:: Exercises to complete ::
A – In the opinion piece on rebrokering schools, when was the John Madejski Academy placed in special measures?
B – Write a continuation of the opinion piece on rebrokering schools, starting right after its last sentence.

:: Extract to read ::
───
Opinion

Schools No One Wants are in limbo – here’s what needs to change



The system for rebrokering schools needs reforming to better support vulnerable schools and pupils during the transition to a new academy trust, argues Mary Riall

Inadequate’ academies are too often left unsupported for long periods while their transfer to a new multi-academy trust is negotiated, even though we could make simple changes to address this.

I have personal experience of this process. The school of which I am chair – the John Madejski Academy (JMA), a standalone academy in Reading – was placed in special measures in October 2015 and instructed to join a multi-academy trust as soon as possible. Nine months later, it had official approval to join a MAT, pending a financial agreement with the DfE.

The move fell through, though, and we are now waiting to see whether a financial settlement can be agreed with a new MAT. The process has taken nearly two years, and the impact of this period of limbo has been profound.
───
:: Record set ::
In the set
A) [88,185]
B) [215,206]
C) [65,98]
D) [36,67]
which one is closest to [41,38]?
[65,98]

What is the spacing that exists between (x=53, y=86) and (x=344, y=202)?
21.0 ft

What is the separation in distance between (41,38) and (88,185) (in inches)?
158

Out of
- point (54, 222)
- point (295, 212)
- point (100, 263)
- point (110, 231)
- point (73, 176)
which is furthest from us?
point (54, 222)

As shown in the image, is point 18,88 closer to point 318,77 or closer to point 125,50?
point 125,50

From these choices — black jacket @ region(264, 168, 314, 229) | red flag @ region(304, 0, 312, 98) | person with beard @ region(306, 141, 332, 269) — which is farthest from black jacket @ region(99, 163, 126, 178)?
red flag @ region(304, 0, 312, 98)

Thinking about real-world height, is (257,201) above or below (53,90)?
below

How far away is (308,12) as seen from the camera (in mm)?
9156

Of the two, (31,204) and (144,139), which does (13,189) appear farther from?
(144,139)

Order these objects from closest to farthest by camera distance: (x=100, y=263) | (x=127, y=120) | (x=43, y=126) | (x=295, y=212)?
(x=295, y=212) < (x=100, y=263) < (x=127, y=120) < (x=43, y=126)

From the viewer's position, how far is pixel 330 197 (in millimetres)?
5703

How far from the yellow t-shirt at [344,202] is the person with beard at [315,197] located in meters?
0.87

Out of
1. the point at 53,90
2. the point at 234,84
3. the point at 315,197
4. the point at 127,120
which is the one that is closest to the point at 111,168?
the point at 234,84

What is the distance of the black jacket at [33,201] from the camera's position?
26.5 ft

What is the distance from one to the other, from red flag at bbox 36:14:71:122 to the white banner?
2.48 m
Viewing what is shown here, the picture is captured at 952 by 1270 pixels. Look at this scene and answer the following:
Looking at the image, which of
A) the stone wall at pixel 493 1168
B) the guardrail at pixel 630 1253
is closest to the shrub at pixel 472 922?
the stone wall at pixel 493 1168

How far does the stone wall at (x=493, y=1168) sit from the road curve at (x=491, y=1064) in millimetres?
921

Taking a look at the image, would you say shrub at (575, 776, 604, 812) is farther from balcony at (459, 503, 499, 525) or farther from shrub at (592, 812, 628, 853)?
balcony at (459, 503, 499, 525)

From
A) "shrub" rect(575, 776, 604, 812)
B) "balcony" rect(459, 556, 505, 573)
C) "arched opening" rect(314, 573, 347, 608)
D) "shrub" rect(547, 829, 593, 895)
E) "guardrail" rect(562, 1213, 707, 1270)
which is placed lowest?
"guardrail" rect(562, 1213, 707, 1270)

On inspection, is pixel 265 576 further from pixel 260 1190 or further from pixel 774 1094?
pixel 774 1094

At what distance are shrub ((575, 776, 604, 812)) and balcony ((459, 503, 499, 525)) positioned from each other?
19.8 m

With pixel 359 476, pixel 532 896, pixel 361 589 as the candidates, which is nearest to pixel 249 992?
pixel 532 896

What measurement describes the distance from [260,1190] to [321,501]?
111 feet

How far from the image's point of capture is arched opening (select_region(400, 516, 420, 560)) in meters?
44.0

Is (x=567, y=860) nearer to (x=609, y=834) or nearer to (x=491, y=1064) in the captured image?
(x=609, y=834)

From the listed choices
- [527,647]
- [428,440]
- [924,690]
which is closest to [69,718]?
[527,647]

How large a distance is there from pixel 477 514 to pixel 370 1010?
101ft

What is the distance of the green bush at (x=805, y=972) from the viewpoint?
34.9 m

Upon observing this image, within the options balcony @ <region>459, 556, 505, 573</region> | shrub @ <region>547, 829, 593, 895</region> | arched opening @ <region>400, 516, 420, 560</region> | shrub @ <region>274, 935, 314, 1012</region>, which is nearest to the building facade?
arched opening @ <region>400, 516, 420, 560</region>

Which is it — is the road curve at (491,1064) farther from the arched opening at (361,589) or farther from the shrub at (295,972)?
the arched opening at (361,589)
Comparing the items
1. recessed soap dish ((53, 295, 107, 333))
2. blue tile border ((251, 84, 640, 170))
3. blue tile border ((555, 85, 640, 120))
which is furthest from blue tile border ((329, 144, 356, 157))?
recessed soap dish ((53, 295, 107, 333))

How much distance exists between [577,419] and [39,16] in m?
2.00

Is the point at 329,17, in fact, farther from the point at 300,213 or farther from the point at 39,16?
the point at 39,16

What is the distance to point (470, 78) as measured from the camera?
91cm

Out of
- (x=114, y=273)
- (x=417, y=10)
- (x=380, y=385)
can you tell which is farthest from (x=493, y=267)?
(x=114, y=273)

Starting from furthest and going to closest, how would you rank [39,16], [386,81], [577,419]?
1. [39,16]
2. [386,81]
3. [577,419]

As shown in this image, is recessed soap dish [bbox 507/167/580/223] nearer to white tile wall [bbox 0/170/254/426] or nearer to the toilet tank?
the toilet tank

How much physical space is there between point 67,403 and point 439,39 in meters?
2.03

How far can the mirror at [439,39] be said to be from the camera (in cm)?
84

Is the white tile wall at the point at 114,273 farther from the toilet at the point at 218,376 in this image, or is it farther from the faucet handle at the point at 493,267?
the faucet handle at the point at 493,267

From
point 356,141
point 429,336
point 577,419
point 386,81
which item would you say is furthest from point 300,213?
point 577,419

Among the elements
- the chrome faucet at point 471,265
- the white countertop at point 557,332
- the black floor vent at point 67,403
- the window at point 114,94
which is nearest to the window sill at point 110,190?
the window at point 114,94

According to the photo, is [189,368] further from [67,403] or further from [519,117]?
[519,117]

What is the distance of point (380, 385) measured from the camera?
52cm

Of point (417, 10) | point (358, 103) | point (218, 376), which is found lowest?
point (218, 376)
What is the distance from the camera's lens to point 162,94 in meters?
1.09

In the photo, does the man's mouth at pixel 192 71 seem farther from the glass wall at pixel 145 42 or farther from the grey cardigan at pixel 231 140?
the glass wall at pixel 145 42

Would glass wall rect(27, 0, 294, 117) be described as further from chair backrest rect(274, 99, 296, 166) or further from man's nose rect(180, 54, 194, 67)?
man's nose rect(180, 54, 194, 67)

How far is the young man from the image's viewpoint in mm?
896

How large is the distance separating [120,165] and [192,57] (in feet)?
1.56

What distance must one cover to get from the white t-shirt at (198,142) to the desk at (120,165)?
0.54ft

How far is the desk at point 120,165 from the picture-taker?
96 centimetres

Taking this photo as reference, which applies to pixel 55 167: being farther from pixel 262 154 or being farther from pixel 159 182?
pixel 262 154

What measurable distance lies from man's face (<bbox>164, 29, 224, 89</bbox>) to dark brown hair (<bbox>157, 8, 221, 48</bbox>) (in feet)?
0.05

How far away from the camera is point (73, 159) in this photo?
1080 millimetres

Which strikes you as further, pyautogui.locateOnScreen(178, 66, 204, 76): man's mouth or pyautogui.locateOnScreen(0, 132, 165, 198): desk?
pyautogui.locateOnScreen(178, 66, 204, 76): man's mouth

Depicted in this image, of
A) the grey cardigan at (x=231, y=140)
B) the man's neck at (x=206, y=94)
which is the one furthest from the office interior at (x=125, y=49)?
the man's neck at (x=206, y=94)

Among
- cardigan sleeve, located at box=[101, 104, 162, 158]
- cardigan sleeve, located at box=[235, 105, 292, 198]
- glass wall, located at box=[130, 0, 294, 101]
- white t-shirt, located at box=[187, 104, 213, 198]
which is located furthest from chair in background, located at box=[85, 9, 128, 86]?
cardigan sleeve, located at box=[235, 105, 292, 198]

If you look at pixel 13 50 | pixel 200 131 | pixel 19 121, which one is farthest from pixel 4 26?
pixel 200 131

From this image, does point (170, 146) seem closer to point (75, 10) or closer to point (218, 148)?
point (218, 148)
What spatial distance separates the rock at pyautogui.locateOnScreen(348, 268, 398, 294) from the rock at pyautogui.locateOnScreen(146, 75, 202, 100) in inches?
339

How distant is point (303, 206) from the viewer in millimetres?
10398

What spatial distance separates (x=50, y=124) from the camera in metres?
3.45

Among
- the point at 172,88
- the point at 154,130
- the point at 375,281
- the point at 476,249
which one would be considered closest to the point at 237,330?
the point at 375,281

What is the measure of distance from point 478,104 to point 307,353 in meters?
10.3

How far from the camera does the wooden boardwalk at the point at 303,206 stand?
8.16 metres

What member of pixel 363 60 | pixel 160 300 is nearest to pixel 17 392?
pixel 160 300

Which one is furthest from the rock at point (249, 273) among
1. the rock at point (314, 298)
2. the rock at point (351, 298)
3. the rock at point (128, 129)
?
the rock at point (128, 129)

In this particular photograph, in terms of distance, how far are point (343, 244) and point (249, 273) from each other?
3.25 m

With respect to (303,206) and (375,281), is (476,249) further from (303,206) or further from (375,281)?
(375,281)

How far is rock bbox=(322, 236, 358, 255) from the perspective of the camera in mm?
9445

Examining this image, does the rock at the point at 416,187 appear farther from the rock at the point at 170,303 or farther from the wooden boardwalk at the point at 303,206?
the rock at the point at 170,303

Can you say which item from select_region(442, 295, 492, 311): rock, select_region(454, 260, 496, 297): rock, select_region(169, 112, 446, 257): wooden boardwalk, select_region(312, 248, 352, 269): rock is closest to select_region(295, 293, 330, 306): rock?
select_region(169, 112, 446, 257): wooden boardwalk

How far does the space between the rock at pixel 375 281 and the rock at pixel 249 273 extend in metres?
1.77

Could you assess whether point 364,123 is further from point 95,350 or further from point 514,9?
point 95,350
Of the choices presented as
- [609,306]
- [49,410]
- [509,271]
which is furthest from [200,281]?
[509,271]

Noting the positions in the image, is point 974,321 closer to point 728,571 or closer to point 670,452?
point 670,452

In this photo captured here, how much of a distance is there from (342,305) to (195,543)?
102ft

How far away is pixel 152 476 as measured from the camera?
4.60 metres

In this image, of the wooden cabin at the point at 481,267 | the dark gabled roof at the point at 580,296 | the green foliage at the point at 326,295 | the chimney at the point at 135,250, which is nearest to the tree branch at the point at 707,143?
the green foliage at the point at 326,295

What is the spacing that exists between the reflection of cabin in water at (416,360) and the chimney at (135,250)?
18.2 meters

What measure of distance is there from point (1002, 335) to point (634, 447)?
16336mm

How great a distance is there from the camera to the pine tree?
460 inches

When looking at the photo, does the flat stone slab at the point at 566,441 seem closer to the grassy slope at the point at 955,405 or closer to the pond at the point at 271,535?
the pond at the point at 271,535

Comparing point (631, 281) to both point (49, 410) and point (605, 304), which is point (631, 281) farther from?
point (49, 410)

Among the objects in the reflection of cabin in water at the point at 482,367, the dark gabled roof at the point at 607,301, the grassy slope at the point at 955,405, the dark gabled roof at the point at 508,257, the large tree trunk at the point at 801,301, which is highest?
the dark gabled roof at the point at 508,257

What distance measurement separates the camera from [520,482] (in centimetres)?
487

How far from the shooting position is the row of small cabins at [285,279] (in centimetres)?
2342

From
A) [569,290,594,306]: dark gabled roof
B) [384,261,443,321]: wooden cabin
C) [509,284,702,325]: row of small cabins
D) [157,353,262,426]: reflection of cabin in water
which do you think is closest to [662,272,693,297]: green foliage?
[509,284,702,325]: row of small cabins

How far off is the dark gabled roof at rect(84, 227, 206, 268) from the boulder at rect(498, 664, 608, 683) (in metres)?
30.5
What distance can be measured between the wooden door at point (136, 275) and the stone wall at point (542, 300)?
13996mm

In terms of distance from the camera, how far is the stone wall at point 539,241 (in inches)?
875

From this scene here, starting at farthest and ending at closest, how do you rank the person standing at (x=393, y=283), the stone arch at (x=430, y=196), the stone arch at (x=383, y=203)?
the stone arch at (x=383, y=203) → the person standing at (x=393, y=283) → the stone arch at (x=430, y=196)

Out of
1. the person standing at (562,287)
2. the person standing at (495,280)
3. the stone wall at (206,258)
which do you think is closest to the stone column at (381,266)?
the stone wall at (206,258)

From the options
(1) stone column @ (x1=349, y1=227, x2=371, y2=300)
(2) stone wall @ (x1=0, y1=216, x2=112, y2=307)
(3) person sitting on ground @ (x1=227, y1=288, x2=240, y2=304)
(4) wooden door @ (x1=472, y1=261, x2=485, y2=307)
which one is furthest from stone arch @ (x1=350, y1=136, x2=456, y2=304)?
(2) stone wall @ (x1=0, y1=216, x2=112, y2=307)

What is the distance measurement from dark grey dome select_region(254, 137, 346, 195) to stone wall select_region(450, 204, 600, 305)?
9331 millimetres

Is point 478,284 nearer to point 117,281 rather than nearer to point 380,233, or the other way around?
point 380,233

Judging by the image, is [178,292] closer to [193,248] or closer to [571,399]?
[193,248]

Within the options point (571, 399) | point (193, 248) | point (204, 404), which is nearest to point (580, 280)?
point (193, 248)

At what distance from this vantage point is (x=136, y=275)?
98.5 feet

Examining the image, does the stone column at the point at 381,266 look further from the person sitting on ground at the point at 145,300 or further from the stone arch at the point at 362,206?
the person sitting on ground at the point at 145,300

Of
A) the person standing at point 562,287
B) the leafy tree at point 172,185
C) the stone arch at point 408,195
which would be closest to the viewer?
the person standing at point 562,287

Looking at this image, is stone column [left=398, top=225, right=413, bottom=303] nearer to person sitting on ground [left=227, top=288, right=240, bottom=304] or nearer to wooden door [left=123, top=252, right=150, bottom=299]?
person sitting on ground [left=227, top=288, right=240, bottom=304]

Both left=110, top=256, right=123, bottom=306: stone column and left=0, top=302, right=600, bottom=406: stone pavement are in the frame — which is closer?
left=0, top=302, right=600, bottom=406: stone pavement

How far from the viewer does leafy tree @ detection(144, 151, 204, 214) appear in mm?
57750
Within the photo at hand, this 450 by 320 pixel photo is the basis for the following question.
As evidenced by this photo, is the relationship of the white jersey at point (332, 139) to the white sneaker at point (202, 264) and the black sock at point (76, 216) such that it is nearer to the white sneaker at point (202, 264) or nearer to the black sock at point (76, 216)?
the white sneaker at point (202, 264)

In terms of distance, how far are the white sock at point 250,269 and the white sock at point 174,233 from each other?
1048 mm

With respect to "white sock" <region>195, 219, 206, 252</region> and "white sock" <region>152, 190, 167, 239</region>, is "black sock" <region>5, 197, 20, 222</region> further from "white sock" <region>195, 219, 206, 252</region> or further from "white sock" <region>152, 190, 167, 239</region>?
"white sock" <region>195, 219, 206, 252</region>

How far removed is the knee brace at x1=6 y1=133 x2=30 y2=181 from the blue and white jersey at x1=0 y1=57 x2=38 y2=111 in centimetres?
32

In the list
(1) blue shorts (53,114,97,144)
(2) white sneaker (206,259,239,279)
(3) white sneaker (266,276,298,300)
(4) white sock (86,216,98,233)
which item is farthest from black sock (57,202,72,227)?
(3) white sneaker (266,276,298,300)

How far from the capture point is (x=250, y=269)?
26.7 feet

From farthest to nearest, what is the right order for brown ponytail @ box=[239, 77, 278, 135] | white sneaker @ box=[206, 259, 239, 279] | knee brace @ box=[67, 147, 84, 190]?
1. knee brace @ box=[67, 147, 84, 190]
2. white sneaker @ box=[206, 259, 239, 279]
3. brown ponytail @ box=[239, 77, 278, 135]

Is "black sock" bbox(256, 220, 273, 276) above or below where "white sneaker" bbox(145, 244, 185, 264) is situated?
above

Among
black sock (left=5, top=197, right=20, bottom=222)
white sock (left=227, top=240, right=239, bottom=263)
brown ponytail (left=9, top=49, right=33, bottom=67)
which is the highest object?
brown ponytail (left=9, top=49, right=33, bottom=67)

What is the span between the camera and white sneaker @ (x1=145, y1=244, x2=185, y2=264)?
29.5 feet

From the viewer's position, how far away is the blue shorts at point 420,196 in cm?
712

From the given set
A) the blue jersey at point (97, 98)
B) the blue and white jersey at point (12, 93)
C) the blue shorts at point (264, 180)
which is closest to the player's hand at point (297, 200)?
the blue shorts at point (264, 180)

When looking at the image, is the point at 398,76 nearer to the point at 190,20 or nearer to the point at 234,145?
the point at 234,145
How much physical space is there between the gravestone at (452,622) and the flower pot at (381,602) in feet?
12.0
───
:: Answers to the problems ::
A – October 2015

B –
The DfE’s sole focus has been to ensure a swift transfer, without stopping to consider other factors. The knock-on effect is that we have received minimal external support and no school improvement funding, alongside pressure to significantly cut costs. For the first nine months, our uncertain future combined with a demoralised, unsupported leadership team and low income was devastating for a school fighting to improve.

We need to accept that a successful transfer takes time

We are now improving, having recruited well on the premise of joining a successful MAT, but as an orphan we remain held back by the impact of an uncertain future and no funding support.

This story is not unique. This time last year, eight schools were In February, The Guardian cited 12 schools still waiting on a sponsor after two years.

Failing schools need a spotlight on improvement, and the DfE’s current obsession with negotiating transfers to MATs diverts attention and resources away from this fundamental need.

Sustainably brokering schools and MATs will never be a quick task, and we need a shift in focus to ensure the limbo period is used for the following improvements.

Leadership support: Failing standalone academies are particularly vulnerable, dependant on goodwill support from local authorities and MATs. They need skilled, short-term leadership assistance to implement immediate changes.

Clear communication: Leading a school through a transfer is complex. School leaders will have only partial knowledge of the negotiations towards joining a MAT yet they are responsible for delivering a positive message of progress to the community.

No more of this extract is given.